___ Extract provided

Stable isotope fractionations are neglected in radiogenic isotope geochemistry because (i) stable isotope effects are often small compared to the effects of radioactive decay and/or (ii) radiogenic isotope analyses involve an ‘automatic’ correction for any variations introduced by stable isotope fractionations.

Variations in stable isotope compositions are generally due to mass dependent stable isotope fractionations – this means that the magnitude of the isotope effect depends on the mass difference of the isotopes involved. For example: consider a mixture of \(^1H\), \(^2H\) (deuterium), and \(^3H\) (tritium). If a fractionation process changes the \({^{1}H}/{^{2}H}\) ratio (\(\Delta M = 1\,amu\)) by \(0.5\%\), then the ratio \({^{1}H}/{^{3}H}\) (\(\Delta M = 2\,amu\)) will be altered by \(1\%\). Exceptions to this rule are known but they are extremely rare.

The elements which are most commonly studied, and which display the largest fractionations, are \(H\), \(Li\), \(B\), \(C\), \(N\), \(O\), \(Si\), \(S\), and \(Cl\). These are all “light” elements with atomic masses of less than \(40\,amu\). Among these, \(H\), \(O\), \(C\), and \(S\) are by far the most important. These elements have several common properties:

  • Low atomic mass.

  • The relative mass difference between the isotopes is large

  • They form bonds with a high degree of covalent character (non-ionic)

  • The elements exist in more than one oxidation state, form a wide range of compounds, and/or are important constituents of many natural solids and fluids.

  • The isotopes are abundant enough (\(> 0.1\%\)) to facilitate the isotope ratios measurements

It was once thought that elements, which did not meet these criteria would not display significant (= measurable) stable isotope fractionations. Due to recent advances in mass spectrometry, however, geochemists are now able to resolve natural isotopic variations of numerous additional elements, including high-atomic weight trace metals: \(Mg\), \(Ca\), \(Cr\), \(Fe\), \(Cu\), \(Zn\), \(Ge\), \(Se\), \(Mo\), \(Cd\), and \(Tl\). The natural stable isotope variations of the latter elements are generally smaller than those of the “classic” stable isotope elements. Nonetheless, they are large enough to permit the resolution of geologically useful fractionation effects and such studies of “non-traditional” stable isotope systems are currently attracting a lot of interest.

______
___ Supplied material

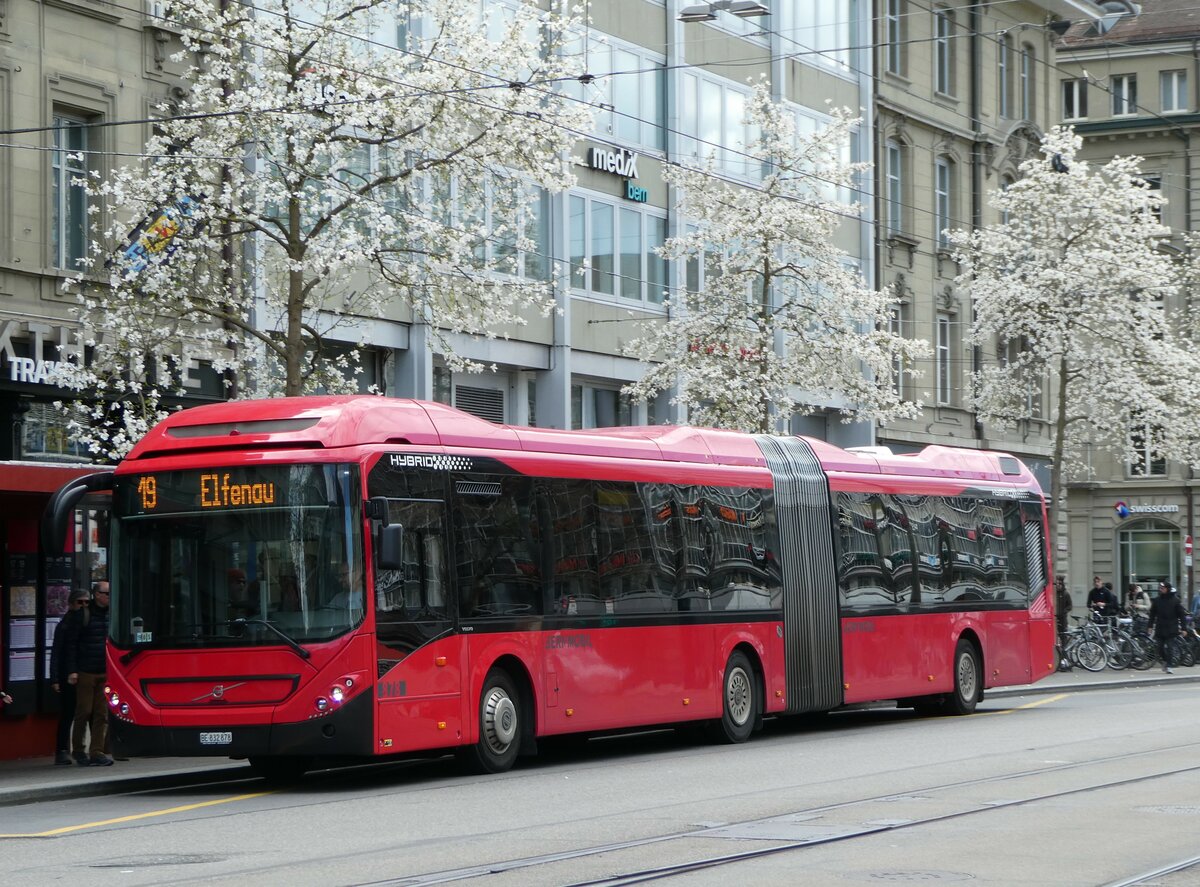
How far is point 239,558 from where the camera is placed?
631 inches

______

Set exercise 1
In the isotope passage, write out the part between "Stable isotope fractionations are" and "are extremely rare.", inclusive, and swap "deuterium" for "heavy hydrogen".
Set exercise 2
According to the isotope passage, which four light elements are by far the most important?
Set exercise 3
Condense the paragraph of the isotope passage that begins "It was once thought" into a few short sentences, keeping its main facts.

Answer 1
Stable isotope fractionations are neglected in radiogenic isotope geochemistry because (i) stable isotope effects are often small compared to the effects of radioactive decay and/or (ii) radiogenic isotope analyses involve an ‘automatic’ correction for any variations introduced by stable isotope fractionations.

Variations in stable isotope compositions are generally due to mass dependent stable isotope fractionations – this means that the magnitude of the isotope effect depends on the mass difference of the isotopes involved. For example: consider a mixture of \(^1H\), \(^2H\) (heavy hydrogen), and \(^3H\) (tritium). If a fractionation process changes the \({^{1}H}/{^{2}H}\) ratio (\(\Delta M = 1\,amu\)) by \(0.5\%\), then the ratio \({^{1}H}/{^{3}H}\) (\(\Delta M = 2\,amu\)) will be altered by \(1\%\). Exceptions to this rule are known but they are extremely rare.

Answer 2
Hydrogen, oxygen, carbon and sulfur (H, O, C and S).

Answer 3
Elements that did not meet these criteria were once thought to show no measurable stable isotope fractionations. Advances in mass spectrometry now let geochemists resolve natural isotopic variations in many more elements, including high-atomic-weight trace metals such as Mg, Ca, Cr, Fe, Cu, Zn, Ge, Se, Mo, Cd and Tl. Their variations are generally smaller than those of the "classic" elements but still large enough to reveal geologically useful fractionation effects. These "non-traditional" stable isotope systems are now attracting much interest.